TEXT PASSAGE →
- - -

Statistics from Geometry and Linear Algebra

Avishek Sen Gupta on 12 August 2021

This article covers some common statistical quantities/metrics which can be derived from Linear Algebra and corresponding intuitions from Geometry, without recourse to Probability or Calculus. Of course, those subjects add more rigour and insight into these concepts, but our aim is to provide a form of intuitive shorthand for the reader.

Much of this stems from me attempting to understand links between statistical concepts and Linear Algebra. This post is a work in progress and will receive new additions over time.

We will discuss the following relations:

Mean as the Projection Coefficient onto the Model Vector
Variance as the Averaged Projection onto the Null Space of the Model Vector
Pearson’s Correlation Coefficient as the Cosine of Angle between Two Vectors
Linear Regression Coefficient as the Coefficient of Projection

Note on Convention

For data sets, we use the convention of observations-by-features. Each row in a matrix is a single point in the data set, i.e., an observation. A single column represents the sequence of recordings of a single feature (dimension) across all the points in our data set.

Accordingly, any data matrix will be an \(O\times F\) matrix, with \(O\) data points, and \(F\) dimensions.

Mean, covariance, etc. are always computed for a given dimension (feature), not across dimensions, which would make no sense, since each dimension represents a separate domain variable. In terms of probability, each feature is a Random Variable.

Mean as the Projection Coefficient onto the Model Vector

Assume \(n\) scalar observations which form a vector \(x\in\mathbb{R}^n\). This represents \(n\) data vectors in \(\mathbb{R}\). Then the mean of this set of observations is the projection of \(x\) onto the All-Ones Vector given by \(\nu_1\in\mathbb{R}^n\). We will refer to \(\nu_1\) as the Model Vector, going forward.

The Model Vector looks like:

\[\begin{bmatrix} 1 \\ 1 \\ \vdots \\ 1 \end{bmatrix} \Leftarrow n\text{ entries}\]

Recall that the projection coefficient of a vector \(b\) onto a vector \(a\) is given by:

\[\begin{equation} t=\frac{a^Tb}{a^Ta} \label{eq:projection-coefficient} \end{equation}\]

The situation is as below.

- - -

DATASET SECTION →
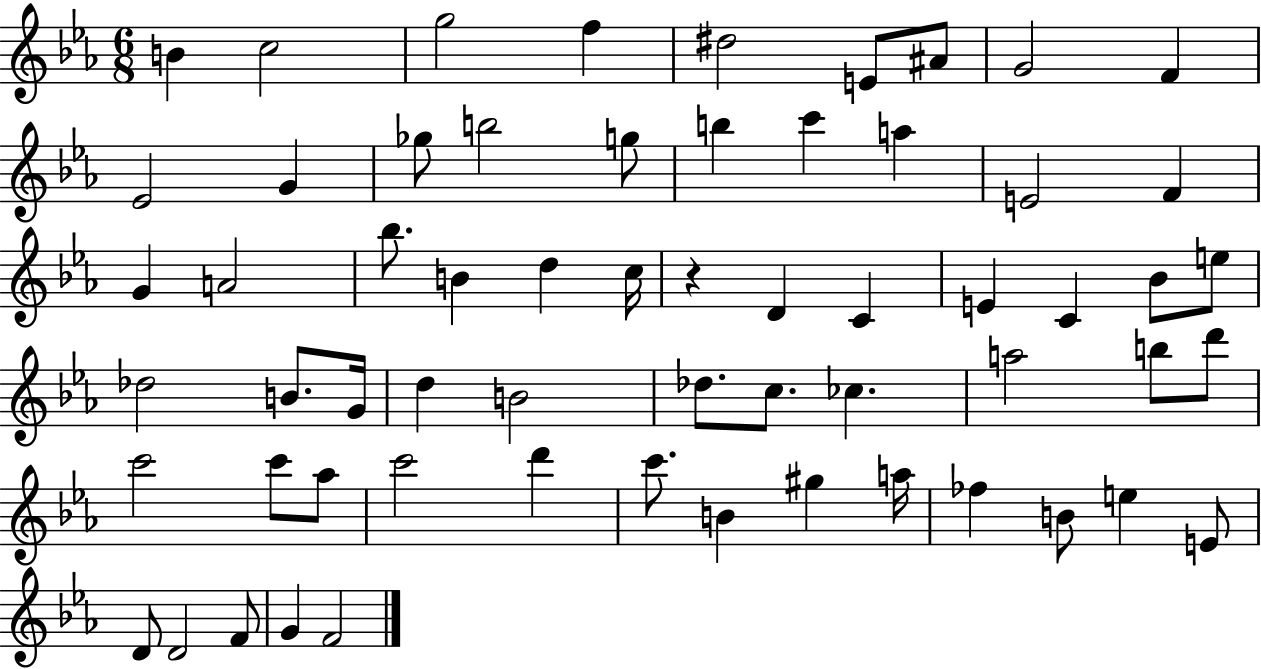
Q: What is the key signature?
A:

- - -

WHAT YOU NEED TO DO →
• A. In the statistics article, what convention is used for data sets?
• B. List every relation that the statistics article says it will discuss.
• C. Translate this sentence from the statistics article into Spanish: "Each row in a matrix is a single point in the data set, i.e., an observation."

IN RESPONSE →
• A. The convention of observations-by-features.

• B.
- Mean as the Projection Coefficient onto the Model Vector
- Variance as the Averaged Projection onto the Null Space of the Model Vector
- Pearson’s Correlation Coefficient as the Cosine of Angle between Two Vectors
- Linear Regression Coefficient as the Coefficient of Projection

• C. Cada fila de una matriz es un único punto del conjunto de datos, es decir, una observación.